Copy out the part of the records that opens with the line containing "What one of" and runs through the end of the records, without altering it.

--- start of RECORDS FOR THE EXERCISE ---

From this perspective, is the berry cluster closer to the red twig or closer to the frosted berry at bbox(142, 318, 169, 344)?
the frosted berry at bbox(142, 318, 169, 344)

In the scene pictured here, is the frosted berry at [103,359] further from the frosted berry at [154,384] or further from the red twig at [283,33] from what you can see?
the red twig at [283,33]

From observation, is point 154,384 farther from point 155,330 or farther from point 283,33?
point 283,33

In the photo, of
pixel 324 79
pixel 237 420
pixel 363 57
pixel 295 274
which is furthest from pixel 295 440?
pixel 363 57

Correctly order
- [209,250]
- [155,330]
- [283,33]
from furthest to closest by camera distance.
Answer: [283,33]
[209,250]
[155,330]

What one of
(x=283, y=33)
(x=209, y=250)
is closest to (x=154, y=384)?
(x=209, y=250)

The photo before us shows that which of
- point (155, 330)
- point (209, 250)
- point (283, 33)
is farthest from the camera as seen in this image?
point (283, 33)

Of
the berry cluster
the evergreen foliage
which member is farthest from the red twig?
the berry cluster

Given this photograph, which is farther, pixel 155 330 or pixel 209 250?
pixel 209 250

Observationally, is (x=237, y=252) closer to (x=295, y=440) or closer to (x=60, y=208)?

--- end of RECORDS FOR THE EXERCISE ---

ANSWER TO THE TASK:
What one of
(x=283, y=33)
(x=209, y=250)
is closest to (x=154, y=384)?
(x=209, y=250)

The photo before us shows that which of
- point (155, 330)
- point (209, 250)
- point (283, 33)
is farthest from the camera as seen in this image?
point (283, 33)

Of
the berry cluster
the evergreen foliage
which member is farthest from the red twig?
the berry cluster

Given this photograph, which is farther, pixel 155 330 or pixel 209 250?
pixel 209 250

Observationally, is (x=237, y=252) closer to (x=295, y=440) or closer to (x=60, y=208)?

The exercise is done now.